ACTIVITIES:
- 1) The page text on gender-neutral language names the cases in which you will most commonly need gender-neutral language. List every one of them.
- 2) From the page text on gender-neutral language, transcribe the part that opens with the words containing "Gender Neutral Language" and closes with "or insensitive language.".

PAGE TEXT:
== Segment start ==
Gender Neutral Language
Gender Neutral Lanugage
Downloadable version: Gender-Neutral Language
Overview: There are many reasons you might find it necessary to avoid using gendered pronouns. Most commonly, you will need to use gender-neutral language when referring to a group of people, to a hypothetical person, or to a person belonging to a particular profession. You may also find that you need to write to or about individuals who prefer to be referred to in gender-neutral terms. Always think carefully about your audience and purpose for writing before deciding whether to use gendered or gender-neutral terms. Thinking critically about what is best for each writing situation will help you choose the appropriate language to ensure that your writing is concise, clear, and appeals to your audience, rather than offending them with what might be perceived as prejudiced or insensitive language.
Abstract groups of people should be referred to in gender neutral terms.
Gendered term: For centuries, mankind has preserved culture through storytelling.
This sentence could easily be understood as referring only to men, or worse, suggesting that only men matter.
== Segment end ==
RECORDS PROVIDED:
== Segment start ==
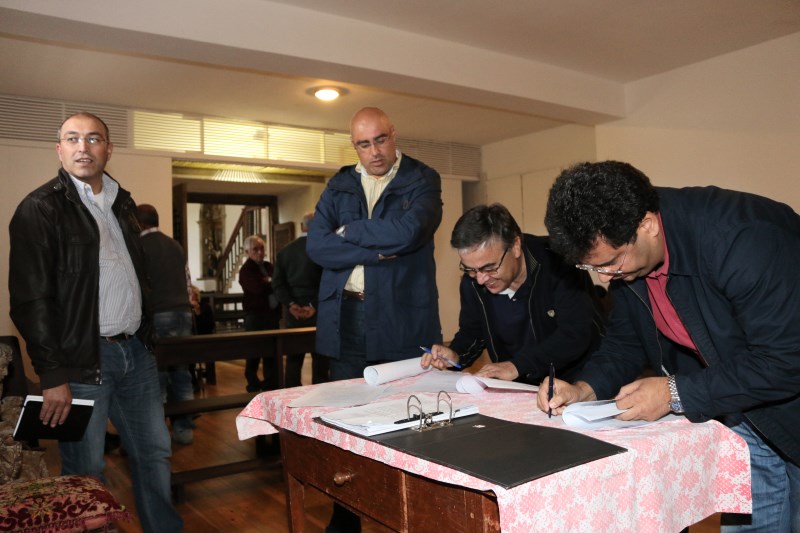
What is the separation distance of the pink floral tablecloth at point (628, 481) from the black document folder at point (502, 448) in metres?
0.01

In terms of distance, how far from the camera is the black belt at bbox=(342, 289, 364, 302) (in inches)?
98.0

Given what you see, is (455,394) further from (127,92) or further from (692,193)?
(127,92)

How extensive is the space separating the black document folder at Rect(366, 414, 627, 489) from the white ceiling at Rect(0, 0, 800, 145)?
3.54 m

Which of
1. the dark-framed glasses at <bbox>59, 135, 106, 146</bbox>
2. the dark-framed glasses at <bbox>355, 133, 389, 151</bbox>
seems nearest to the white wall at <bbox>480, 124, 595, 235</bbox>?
the dark-framed glasses at <bbox>355, 133, 389, 151</bbox>

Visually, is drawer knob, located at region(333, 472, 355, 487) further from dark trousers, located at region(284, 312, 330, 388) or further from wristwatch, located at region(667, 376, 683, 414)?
dark trousers, located at region(284, 312, 330, 388)

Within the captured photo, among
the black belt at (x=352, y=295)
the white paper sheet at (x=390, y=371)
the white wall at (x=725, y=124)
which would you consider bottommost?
the white paper sheet at (x=390, y=371)

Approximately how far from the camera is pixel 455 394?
1.80 metres

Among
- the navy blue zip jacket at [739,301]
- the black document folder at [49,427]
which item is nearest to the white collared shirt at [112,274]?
the black document folder at [49,427]

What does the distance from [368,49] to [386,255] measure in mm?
2949

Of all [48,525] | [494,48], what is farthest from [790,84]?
[48,525]

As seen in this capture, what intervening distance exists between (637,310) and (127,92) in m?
5.82

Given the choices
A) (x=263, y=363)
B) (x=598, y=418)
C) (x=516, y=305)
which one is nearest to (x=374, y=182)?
(x=516, y=305)

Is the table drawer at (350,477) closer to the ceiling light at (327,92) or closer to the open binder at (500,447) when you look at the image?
the open binder at (500,447)

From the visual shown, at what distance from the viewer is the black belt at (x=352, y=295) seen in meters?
2.49
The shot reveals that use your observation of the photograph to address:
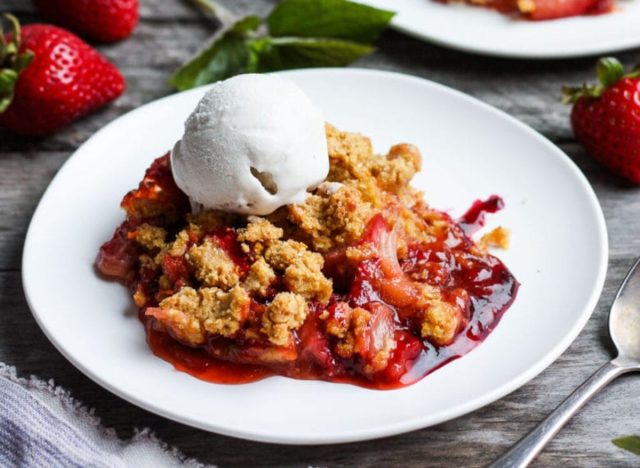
== Segment end ==
RESPONSES:
- 1)
- Referring to a group of people
- Referring to a hypothetical person
- Referring to a person belonging to a particular profession

- 2)
Gender Neutral Language
Gender Neutral Lanugage
Downloadable version: Gender-Neutral Language
Overview: There are many reasons you might find it necessary to avoid using gendered pronouns. Most commonly, you will need to use gender-neutral language when referring to a group of people, to a hypothetical person, or to a person belonging to a particular profession. You may also find that you need to write to or about individuals who prefer to be referred to in gender-neutral terms. Always think carefully about your audience and purpose for writing before deciding whether to use gendered or gender-neutral terms. Thinking critically about what is best for each writing situation will help you choose the appropriate language to ensure that your writing is concise, clear, and appeals to your audience, rather than offending them with what might be perceived as prejudiced or insensitive language.